# DIRECTION
Reproduce every line of the records below character for character, omitting the pictures.
------------------------------------
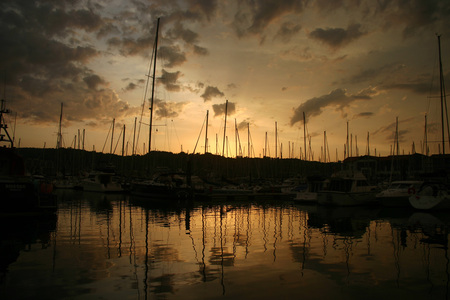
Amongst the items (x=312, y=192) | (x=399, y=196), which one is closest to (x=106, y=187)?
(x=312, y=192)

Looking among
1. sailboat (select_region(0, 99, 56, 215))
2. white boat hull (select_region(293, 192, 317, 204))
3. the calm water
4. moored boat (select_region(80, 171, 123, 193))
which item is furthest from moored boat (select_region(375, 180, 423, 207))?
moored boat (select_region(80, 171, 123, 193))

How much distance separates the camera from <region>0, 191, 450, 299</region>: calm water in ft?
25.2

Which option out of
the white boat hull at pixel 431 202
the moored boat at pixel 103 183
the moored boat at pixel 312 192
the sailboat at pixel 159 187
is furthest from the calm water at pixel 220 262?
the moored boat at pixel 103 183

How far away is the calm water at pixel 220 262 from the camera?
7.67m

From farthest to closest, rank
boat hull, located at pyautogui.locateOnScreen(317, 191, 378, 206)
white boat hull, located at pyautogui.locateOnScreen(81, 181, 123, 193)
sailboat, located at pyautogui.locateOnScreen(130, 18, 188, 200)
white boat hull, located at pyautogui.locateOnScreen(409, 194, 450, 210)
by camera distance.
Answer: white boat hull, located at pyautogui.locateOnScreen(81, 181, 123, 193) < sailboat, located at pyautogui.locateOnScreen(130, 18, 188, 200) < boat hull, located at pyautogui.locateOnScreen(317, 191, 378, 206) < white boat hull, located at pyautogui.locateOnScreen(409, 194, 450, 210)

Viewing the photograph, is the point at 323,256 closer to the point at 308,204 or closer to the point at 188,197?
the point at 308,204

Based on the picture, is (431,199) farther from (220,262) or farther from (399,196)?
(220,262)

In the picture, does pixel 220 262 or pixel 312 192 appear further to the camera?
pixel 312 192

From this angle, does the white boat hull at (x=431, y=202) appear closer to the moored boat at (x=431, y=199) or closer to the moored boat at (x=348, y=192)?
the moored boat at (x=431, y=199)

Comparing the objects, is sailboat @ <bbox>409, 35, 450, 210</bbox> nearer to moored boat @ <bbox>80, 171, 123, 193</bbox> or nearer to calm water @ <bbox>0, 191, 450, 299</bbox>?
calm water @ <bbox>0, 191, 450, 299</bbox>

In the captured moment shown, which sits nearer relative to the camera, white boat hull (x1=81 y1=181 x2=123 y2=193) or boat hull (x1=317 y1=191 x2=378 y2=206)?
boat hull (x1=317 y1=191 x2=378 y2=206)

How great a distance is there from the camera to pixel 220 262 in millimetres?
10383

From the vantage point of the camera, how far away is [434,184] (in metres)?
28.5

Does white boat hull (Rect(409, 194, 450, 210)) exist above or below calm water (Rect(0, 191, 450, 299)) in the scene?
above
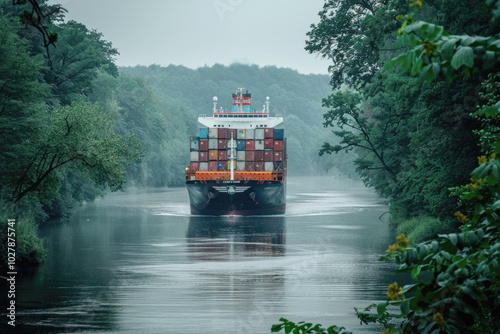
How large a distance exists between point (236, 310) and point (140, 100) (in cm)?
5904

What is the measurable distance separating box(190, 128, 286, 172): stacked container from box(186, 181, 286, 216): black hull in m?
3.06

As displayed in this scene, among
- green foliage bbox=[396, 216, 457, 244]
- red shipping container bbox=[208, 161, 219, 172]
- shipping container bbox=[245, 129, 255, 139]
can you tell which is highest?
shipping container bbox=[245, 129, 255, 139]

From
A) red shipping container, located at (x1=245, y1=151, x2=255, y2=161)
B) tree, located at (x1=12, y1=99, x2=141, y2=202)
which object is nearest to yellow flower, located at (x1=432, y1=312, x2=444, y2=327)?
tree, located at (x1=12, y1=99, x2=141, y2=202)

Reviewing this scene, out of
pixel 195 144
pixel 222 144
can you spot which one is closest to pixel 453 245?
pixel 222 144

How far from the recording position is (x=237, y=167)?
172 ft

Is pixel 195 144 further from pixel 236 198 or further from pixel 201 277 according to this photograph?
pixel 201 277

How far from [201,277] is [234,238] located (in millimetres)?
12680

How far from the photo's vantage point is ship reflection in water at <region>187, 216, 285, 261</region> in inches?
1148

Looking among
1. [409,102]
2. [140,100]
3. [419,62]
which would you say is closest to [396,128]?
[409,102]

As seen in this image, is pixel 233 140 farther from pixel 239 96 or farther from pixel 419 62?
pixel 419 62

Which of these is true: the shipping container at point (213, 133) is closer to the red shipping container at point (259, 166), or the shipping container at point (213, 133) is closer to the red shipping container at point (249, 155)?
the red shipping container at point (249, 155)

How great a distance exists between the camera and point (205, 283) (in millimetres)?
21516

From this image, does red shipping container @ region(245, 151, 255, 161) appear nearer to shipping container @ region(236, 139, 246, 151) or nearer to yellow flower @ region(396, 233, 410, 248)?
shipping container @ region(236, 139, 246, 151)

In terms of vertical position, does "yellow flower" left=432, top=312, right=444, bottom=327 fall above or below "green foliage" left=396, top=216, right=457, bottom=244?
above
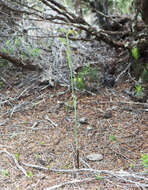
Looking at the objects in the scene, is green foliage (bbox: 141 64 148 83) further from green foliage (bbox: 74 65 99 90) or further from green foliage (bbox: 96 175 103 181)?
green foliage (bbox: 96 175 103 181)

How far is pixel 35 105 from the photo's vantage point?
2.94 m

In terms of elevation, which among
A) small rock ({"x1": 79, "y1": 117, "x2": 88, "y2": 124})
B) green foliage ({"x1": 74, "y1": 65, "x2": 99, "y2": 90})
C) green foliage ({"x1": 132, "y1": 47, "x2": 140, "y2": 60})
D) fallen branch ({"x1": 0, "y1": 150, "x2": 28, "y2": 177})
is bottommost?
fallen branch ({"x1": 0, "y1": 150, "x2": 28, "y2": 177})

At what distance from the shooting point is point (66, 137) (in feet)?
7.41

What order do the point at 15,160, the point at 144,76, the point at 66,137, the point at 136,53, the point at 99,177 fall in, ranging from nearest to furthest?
------------------------------------
# RESPONSE TO THIS TASK
Amongst the items (x=312, y=192) | (x=399, y=196), which one is closest to (x=106, y=187)?
(x=312, y=192)

Looking among
1. sailboat (select_region(0, 99, 56, 215))
2. white boat hull (select_region(293, 192, 317, 204))
3. the calm water
4. moored boat (select_region(80, 171, 123, 193))
which item is furthest from moored boat (select_region(375, 180, 423, 207))?
moored boat (select_region(80, 171, 123, 193))

How much distance separates the camera from <region>0, 191, 450, 299</region>: calm water in ft?
25.2

Which option out of
the white boat hull at pixel 431 202
the moored boat at pixel 103 183
the moored boat at pixel 312 192
the sailboat at pixel 159 187
is furthest from the calm water at pixel 220 262?
the moored boat at pixel 103 183

How far away is the calm water at pixel 220 262 from the camera?
7.67m

From farthest to closest, rank
boat hull, located at pyautogui.locateOnScreen(317, 191, 378, 206)
white boat hull, located at pyautogui.locateOnScreen(81, 181, 123, 193)
sailboat, located at pyautogui.locateOnScreen(130, 18, 188, 200)
white boat hull, located at pyautogui.locateOnScreen(409, 194, 450, 210)
by camera distance.
Answer: white boat hull, located at pyautogui.locateOnScreen(81, 181, 123, 193) < sailboat, located at pyautogui.locateOnScreen(130, 18, 188, 200) < boat hull, located at pyautogui.locateOnScreen(317, 191, 378, 206) < white boat hull, located at pyautogui.locateOnScreen(409, 194, 450, 210)

Viewing the photograph, is the point at 323,256 closer to the point at 308,204 or closer to the point at 188,197?
the point at 308,204

Based on the picture, is (431,199) farther from (220,262) or farther from (399,196)?
(220,262)

In the picture, does pixel 220 262 or pixel 312 192 appear further to the camera?
pixel 312 192

From this angle, does the white boat hull at (x=431, y=202) appear closer to the moored boat at (x=431, y=199) or closer to the moored boat at (x=348, y=192)?
the moored boat at (x=431, y=199)

Comparing the objects, is sailboat @ <bbox>409, 35, 450, 210</bbox> nearer to moored boat @ <bbox>80, 171, 123, 193</bbox> or nearer to calm water @ <bbox>0, 191, 450, 299</bbox>?
calm water @ <bbox>0, 191, 450, 299</bbox>

In the captured moment shown, which sits nearer relative to the camera, white boat hull (x1=81 y1=181 x2=123 y2=193) or boat hull (x1=317 y1=191 x2=378 y2=206)?
boat hull (x1=317 y1=191 x2=378 y2=206)

How great a distance is there from the camera to pixel 220 262 in millimetres?
10383

From the vantage point of the camera, how far away is [434,184] (in metres)?
28.5

Does white boat hull (Rect(409, 194, 450, 210)) exist above or below calm water (Rect(0, 191, 450, 299)) in the scene?
above
How large a distance exists between point (236, 310) and point (140, 100) (in cm)?
5904

What is the measurable distance separating box(190, 128, 286, 172): stacked container from box(186, 181, 286, 216): black hull in m?
3.06

As displayed in this scene, among
- green foliage bbox=[396, 216, 457, 244]
- red shipping container bbox=[208, 161, 219, 172]
- shipping container bbox=[245, 129, 255, 139]
can you tell which is highest?
shipping container bbox=[245, 129, 255, 139]

From
A) red shipping container, located at (x1=245, y1=151, x2=255, y2=161)
B) tree, located at (x1=12, y1=99, x2=141, y2=202)
which object is nearest to yellow flower, located at (x1=432, y1=312, x2=444, y2=327)?
tree, located at (x1=12, y1=99, x2=141, y2=202)

Reviewing this scene, out of
pixel 195 144
pixel 222 144
can you spot which one is closest to pixel 453 245?
pixel 222 144

How far from the recording position is (x=237, y=167)?
172 ft

Is pixel 195 144 further from pixel 236 198 or further from pixel 201 277 according to this photograph?
pixel 201 277

How far from [201,277] is [234,238] located (in millimetres)?
12680

How far from the photo's vantage point is ship reflection in water at <region>187, 216, 285, 261</region> in inches?
1148

Looking among
1. [409,102]
2. [140,100]
3. [419,62]
which would you say is closest to [396,128]?
[409,102]

As seen in this image, is pixel 233 140 farther from pixel 239 96 or farther from pixel 419 62?
pixel 419 62

Which of these is true: the shipping container at point (213, 133) is closer to the red shipping container at point (259, 166), or the shipping container at point (213, 133) is closer to the red shipping container at point (249, 155)?
the red shipping container at point (249, 155)

How great a distance exists between the camera and point (205, 283) (in millimetres)?
21516

From this image, does red shipping container @ region(245, 151, 255, 161) appear nearer to shipping container @ region(236, 139, 246, 151) or nearer to yellow flower @ region(396, 233, 410, 248)?
shipping container @ region(236, 139, 246, 151)

In terms of vertical position, does "yellow flower" left=432, top=312, right=444, bottom=327 fall above or below "green foliage" left=396, top=216, right=457, bottom=244?
above
Looking at the objects in the scene, is green foliage (bbox: 141 64 148 83) further from green foliage (bbox: 74 65 99 90) or further from green foliage (bbox: 96 175 103 181)?
green foliage (bbox: 96 175 103 181)

How far is pixel 35 105 from the photo's vantage point?
2.94 m

In terms of elevation, which among
A) small rock ({"x1": 79, "y1": 117, "x2": 88, "y2": 124})
B) green foliage ({"x1": 74, "y1": 65, "x2": 99, "y2": 90})
C) green foliage ({"x1": 132, "y1": 47, "x2": 140, "y2": 60})
D) fallen branch ({"x1": 0, "y1": 150, "x2": 28, "y2": 177})
is bottommost?
fallen branch ({"x1": 0, "y1": 150, "x2": 28, "y2": 177})

At what distance from the shooting point is point (66, 137) (in feet)?
7.41

What order do the point at 15,160, the point at 144,76, the point at 66,137, the point at 136,53, the point at 99,177 fall in, ranging from nearest to furthest?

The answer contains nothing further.